6 – Tell me about a time you solved a problem for a customer.  

When I used to work as a Program Manager for ABC, as part of our program, we had certain special agreements with the client for billable hours. Certain applications on the client-side required SQL query execution and that is why we had higher billable charges while working on that application.

During recent months, the application was enhanced and no longer required skilled technical labor. While yearly readjustment of the budget, the client asked me to look into those charges again, I checked past contracts, and compared the documentation of the current version of the application and found out that she was correct and we should not charge higher billable hours anymore.

I talked to my manager about the situation, she agreed with me as well. We updated the agreement and won the trust of the client.

7 – Tell me how do you prioritize your workload

  • I spend 5 minutes at the end of the day to check work done for the day and what can be prioritized for the next day. 
  • The next day morning, I check in 5 minutes if I have to change the priority list based on my communication with the team or client.
  • Next, I put a time box limit on each task so that I can be focused and completed on time or ask the right questions or coordinate as soon as possible. 
  • I like to complete my tasks before the deadline so that I have enough time to revise if required and respond to changing priorities on my daily schedule.
  • I also prefer to be well prepared before the meeting with a clear agenda and time box limit, like scrum works. 
  • Being a manager, it is important that when you manage workload and time for yourself, you think of other team members and clients.
  • At ABC, when I was a Program Manager, we worked on digital transformation, data governance, and product implementation. 
    • I held daily one-hour meetings to decide standards, rules, policies, hardware, and applications, etc. 
    • I made sure to do my research and have the right points and questions ready to make the one hour effective and would update my documentations and distribute them every day before the meeting. 
    • We would have weekly one and half hour meetings with the client and we could show progress to our work.

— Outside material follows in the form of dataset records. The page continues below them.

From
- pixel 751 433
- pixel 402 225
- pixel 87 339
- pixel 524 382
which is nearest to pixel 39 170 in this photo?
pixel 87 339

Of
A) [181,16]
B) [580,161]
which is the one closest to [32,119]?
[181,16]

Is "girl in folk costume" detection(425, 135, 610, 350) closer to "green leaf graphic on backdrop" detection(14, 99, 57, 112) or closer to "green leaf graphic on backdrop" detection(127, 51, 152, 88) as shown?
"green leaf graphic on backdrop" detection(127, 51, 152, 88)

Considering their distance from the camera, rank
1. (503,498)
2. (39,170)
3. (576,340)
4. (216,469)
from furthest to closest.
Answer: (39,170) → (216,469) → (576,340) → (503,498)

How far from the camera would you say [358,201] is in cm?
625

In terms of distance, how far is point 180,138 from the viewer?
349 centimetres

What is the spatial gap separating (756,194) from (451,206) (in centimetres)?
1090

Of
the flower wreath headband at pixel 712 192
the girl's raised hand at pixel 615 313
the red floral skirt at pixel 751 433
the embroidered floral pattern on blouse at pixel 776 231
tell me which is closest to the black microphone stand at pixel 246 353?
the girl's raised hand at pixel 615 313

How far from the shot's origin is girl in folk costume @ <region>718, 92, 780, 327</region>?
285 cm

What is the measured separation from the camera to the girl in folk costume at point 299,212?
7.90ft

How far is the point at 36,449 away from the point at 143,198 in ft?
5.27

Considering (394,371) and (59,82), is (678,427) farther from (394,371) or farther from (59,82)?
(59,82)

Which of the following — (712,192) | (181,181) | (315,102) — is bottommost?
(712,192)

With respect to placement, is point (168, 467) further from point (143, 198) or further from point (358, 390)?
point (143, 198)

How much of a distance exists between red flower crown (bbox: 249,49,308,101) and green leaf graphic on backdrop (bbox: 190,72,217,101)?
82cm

8 – Can you adjust your schedule multiple times to meet with me so I can waste your time and cancel on you? 

I respect my time. If something is on fire and requires urgent attention, I can adjust my schedule to meet you multiple times. Unless there is a justifiable reason and it is a one-off incident, I would not support that. Such practice is not in anyone’s best interest as it hampers productivity overall and can harm the company in the long run.

9 – Tell me about yourself.

I have 15+ years of experience in project/program management with 5 years of product management experience. I have worked with digital transformations and data migration and engineering projects. With Arlluk technology Solutions, I worked with a program, where I managed the implementation of the Web-based application for litigation support.

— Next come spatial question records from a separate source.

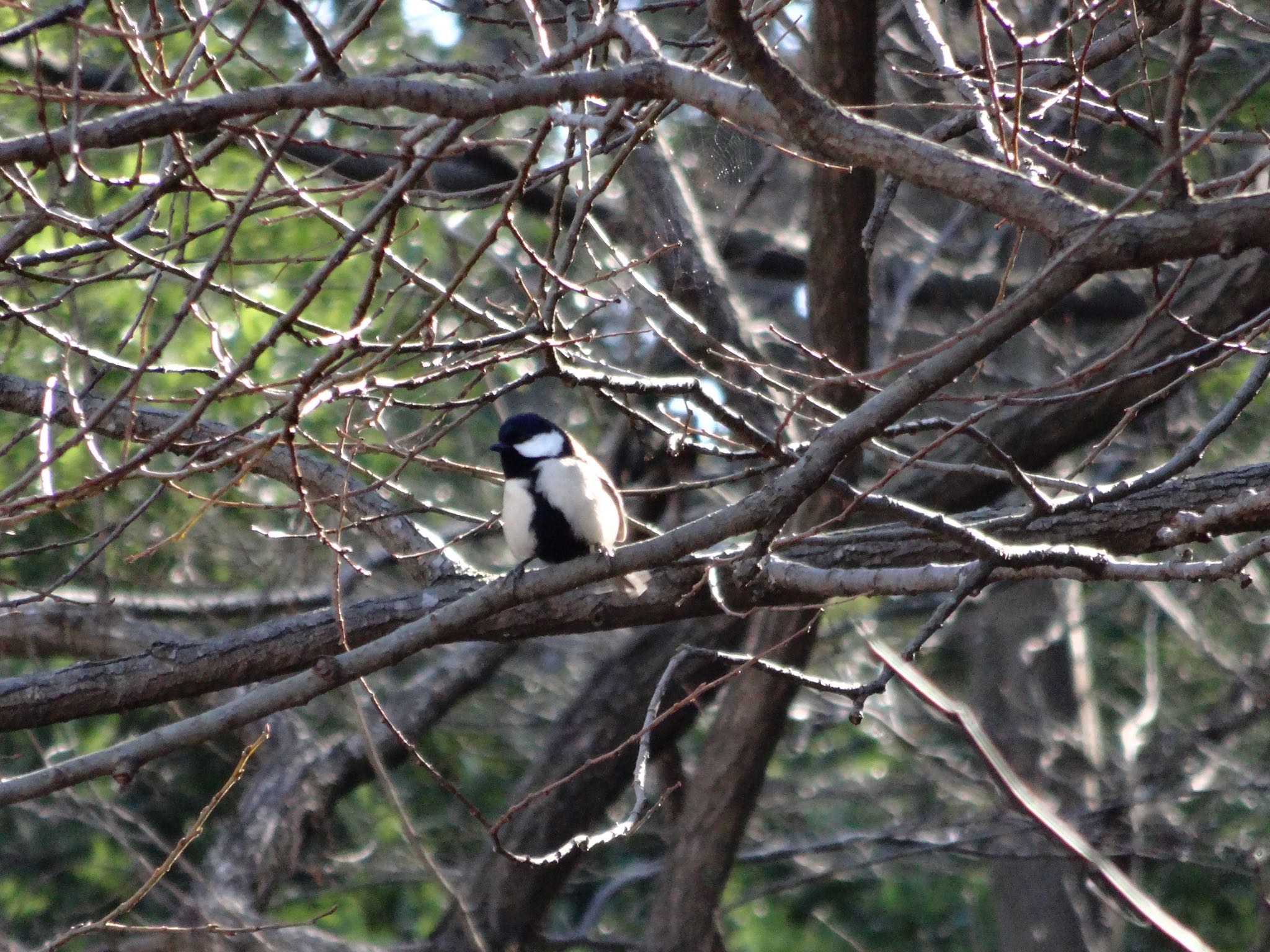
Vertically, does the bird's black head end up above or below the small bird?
above

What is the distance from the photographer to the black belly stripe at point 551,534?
15.0ft

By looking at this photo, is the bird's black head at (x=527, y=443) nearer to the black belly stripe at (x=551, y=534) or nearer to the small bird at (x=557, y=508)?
the small bird at (x=557, y=508)

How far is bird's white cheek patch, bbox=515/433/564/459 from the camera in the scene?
486 centimetres

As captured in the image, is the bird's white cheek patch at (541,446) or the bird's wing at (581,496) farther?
the bird's white cheek patch at (541,446)

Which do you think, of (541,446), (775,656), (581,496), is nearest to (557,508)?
(581,496)

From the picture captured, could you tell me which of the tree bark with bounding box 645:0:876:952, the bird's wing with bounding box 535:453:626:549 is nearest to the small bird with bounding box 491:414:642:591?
the bird's wing with bounding box 535:453:626:549

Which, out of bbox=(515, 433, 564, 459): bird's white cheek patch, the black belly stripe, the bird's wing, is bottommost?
the black belly stripe

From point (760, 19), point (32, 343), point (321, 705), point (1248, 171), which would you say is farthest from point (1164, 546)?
point (321, 705)

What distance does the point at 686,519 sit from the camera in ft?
27.3

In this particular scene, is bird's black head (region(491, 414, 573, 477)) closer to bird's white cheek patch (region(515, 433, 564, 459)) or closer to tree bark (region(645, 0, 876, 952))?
bird's white cheek patch (region(515, 433, 564, 459))

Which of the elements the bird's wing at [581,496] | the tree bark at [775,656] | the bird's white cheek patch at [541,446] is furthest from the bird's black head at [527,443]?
the tree bark at [775,656]

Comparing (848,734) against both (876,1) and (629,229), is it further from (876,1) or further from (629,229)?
(876,1)

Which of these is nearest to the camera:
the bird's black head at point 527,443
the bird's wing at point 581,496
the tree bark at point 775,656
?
the bird's wing at point 581,496

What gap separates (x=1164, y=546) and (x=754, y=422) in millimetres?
2815
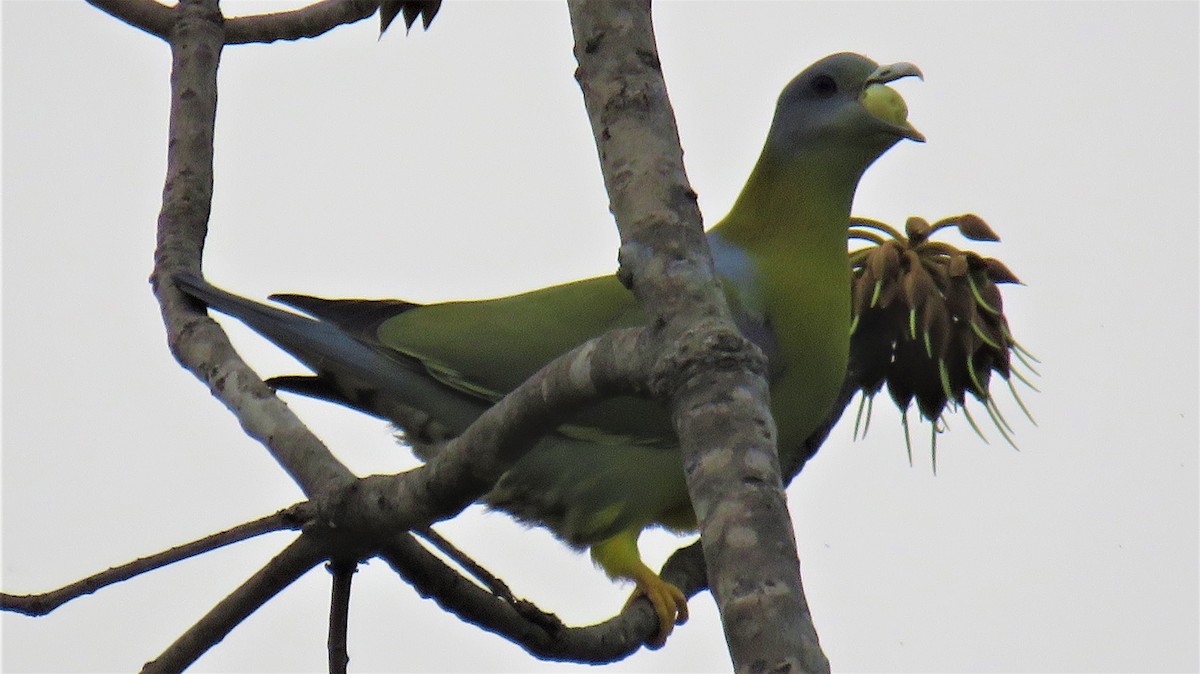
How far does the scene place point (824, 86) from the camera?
3.14 m

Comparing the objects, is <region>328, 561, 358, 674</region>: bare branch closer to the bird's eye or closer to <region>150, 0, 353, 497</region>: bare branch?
<region>150, 0, 353, 497</region>: bare branch

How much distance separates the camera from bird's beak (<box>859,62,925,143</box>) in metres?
3.04

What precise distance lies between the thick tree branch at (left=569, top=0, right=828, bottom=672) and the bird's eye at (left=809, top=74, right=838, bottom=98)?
1.08m

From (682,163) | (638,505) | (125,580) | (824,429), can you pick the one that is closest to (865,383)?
(824,429)

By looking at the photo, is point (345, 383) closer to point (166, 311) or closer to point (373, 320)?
point (373, 320)

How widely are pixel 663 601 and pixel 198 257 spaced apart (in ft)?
3.60

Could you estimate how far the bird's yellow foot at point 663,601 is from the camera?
8.68 feet

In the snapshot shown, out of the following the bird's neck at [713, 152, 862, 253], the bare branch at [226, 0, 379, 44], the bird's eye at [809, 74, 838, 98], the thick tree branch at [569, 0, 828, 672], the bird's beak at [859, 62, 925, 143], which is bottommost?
the thick tree branch at [569, 0, 828, 672]

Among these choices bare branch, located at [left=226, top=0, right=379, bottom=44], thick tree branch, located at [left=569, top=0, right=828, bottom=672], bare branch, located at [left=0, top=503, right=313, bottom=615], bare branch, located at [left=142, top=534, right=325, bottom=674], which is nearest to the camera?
thick tree branch, located at [left=569, top=0, right=828, bottom=672]

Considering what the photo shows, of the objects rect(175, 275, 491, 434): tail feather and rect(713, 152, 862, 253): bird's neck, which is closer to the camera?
rect(175, 275, 491, 434): tail feather

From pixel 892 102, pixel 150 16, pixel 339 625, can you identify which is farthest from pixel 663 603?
pixel 150 16

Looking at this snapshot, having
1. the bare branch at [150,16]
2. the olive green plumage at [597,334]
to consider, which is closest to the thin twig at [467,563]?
→ the olive green plumage at [597,334]

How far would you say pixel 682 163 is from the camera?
1929 mm

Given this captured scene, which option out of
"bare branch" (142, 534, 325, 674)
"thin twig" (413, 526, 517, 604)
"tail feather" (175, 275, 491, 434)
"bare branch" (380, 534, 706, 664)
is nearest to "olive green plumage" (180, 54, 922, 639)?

My personality is an ambivert, where I am best suited for the position requiring a combination of client/people interaction and working with technology.

I believe in empirical process control theory and scrum values to work in a team environment and manage any project. I like working as an entrepreneur and consultant mindset, which helps me adapt, learn, and quickly improve processes and implement changes.

10 – What are some of the questions you will ask the development team when working with API determination and specifications?

What is the SLA with these API partners? 

Gain clarity around error-handling / sync failures / API downtime and retry mechanism If the API fails to sync, how often do we retry and what is our retry mechanism Do we have error messages with reason available via API? This will help PM determine the messaging

What kind of efforts are required to integrate the API.